Document segment
Time to pack it in, get dressed and finish this up. And that’s what I did. I got dressed and just as I was knotting my tie in the mirror, I saw a dark spot on the fly of my pants, about the size of a nickel. “Well, that’s embarrassing,” I thought to myself. Had I wet my pants? Then I was seized with the possibility that this was instead the drop of blood I had been trying to draw. I opened my zipper and, sure enough, there was blood — and more than just a drop. I examined the wound and saw that, while there was a clean cut, there was also a ragged tear at both ends of the cut. I thought about my favorite line from Keanu Reeves’ movie, “The Replacements”: Pain fades, chicks dig scars and glory lasts forever.
I improvised a tourniquet from my handkerchief, but by the time I zipped by up, that nickel-sized spot was the size of a saucer and my white boxer shorts were ruined.
On the one hand, I was proud of myself. I had performed the mitzvah. I was now the son of Abraham. I was officially entered into the covenant with Hashem. On the other hand, I was just a little bit worried about the medical consequences of my improvised bris. Although I didn’t think anything was terribly wrong, I wondered if I would have to receive medical attention (stitches? superglue?) and the conversations I would then have to have with the medical professionals attending to me.

Exercise details
Continue the account of the improvised bris from the point where the text stops.

Data for analysis

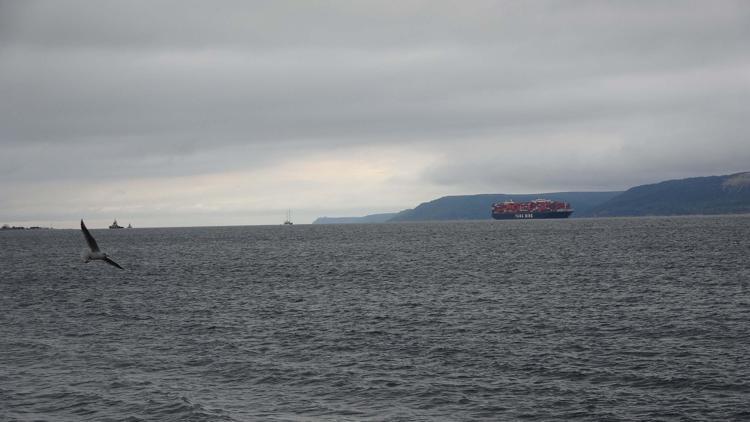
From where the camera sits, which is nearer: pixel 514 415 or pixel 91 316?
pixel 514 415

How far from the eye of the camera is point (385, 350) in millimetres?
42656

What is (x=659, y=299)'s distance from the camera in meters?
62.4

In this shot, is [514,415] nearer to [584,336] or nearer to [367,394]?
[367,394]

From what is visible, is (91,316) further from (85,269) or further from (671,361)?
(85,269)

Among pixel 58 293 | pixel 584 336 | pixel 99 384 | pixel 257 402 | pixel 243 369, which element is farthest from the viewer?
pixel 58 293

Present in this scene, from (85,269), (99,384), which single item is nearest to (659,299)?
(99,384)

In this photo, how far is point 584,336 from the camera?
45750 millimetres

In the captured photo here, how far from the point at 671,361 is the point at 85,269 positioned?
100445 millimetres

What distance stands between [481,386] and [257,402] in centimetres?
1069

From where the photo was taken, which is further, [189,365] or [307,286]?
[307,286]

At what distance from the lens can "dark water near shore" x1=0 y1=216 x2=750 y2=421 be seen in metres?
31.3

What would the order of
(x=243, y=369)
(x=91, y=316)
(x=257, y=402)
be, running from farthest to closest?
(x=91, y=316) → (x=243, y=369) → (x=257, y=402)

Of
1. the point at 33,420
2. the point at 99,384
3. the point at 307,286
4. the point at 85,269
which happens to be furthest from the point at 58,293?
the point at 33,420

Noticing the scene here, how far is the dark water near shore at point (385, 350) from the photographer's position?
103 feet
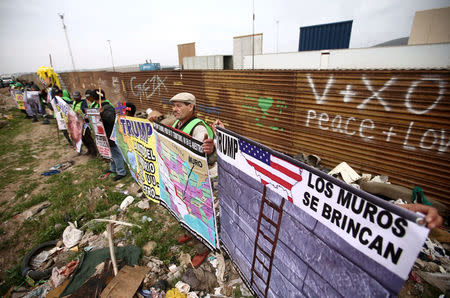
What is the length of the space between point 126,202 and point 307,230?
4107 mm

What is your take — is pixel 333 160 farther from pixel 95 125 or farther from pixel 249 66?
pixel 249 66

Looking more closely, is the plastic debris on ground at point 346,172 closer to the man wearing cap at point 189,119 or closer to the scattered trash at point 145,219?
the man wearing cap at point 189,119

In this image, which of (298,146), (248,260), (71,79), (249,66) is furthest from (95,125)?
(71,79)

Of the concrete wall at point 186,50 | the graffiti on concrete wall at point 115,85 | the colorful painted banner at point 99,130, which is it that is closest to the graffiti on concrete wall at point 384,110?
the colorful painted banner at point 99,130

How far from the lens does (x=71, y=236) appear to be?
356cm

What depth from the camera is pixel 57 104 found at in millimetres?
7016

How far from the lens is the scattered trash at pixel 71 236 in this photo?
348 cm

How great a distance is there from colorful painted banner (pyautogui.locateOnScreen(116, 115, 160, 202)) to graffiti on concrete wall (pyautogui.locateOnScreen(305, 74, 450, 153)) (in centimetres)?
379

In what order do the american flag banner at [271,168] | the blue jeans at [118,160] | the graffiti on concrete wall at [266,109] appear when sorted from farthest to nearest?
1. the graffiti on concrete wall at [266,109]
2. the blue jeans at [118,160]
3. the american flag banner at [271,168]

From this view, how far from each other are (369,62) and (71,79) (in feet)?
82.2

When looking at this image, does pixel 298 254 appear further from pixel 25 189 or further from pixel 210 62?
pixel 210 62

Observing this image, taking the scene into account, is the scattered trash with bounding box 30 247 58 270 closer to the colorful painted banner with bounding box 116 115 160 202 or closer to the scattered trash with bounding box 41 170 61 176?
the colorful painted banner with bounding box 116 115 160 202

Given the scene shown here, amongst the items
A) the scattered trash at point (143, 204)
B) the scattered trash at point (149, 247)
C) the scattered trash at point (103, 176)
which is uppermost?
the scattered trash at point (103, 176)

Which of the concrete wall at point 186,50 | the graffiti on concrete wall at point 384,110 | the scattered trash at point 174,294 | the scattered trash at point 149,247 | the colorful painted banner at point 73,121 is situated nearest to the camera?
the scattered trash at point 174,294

Answer area
I checked for blood on the bench where I had been sitting and the floor beneath it, because blood and a mikvah is a very bad combination. Thankfully, the room was spotless — aside from me. I exited the mikvah and went back into the chapel with a towel wrapped around my waist to cover up my embarrassment. I walked over to the bet din and my wife asked why I was wearing a towel.
“You want to know why I’m wearing a towel? I’ll show you why I’m wearing a towel.”
I parted the towel.
My rabbis and my friend and my wife all gasped at what had become a dinner plate size stain on the front of my pants and a trickle down my left leg. My tourniquet was failing. My rabbi recoiled, as he subscribes to the belief that blood is a magical life force that has mystical properties. “Are you bleeding out?” he asked. His concern was endearing.
“No, I don’t think so,” I replied. “But there is a problem.”
Rabbi Laura asked, “Is that from the bris?”
That question wasn’t as endearing. What I wanted to reply was, “Well it didn’t get it caught in the door.” Instead, I simply said, “Yes. It’s from the bris.”
Steve noticed the bulge beneath the fly of my pants. “Is there swelling, too?” I wasn’t sure what he meant by “swelling,” but I decided to take it at face value.
“No. There’s not swelling. That’s a tourniquet I made from my handkerchief.” The bet din wasn’t very impressed with my improvised first aid, and I’m sure images came to their minds about how a tourniquet would exactly work in a situation such as this, but they seemed to quickly put it behind them.
My wife was pondering what her role in all of this was going to be and whether her marriage vows covered this situation.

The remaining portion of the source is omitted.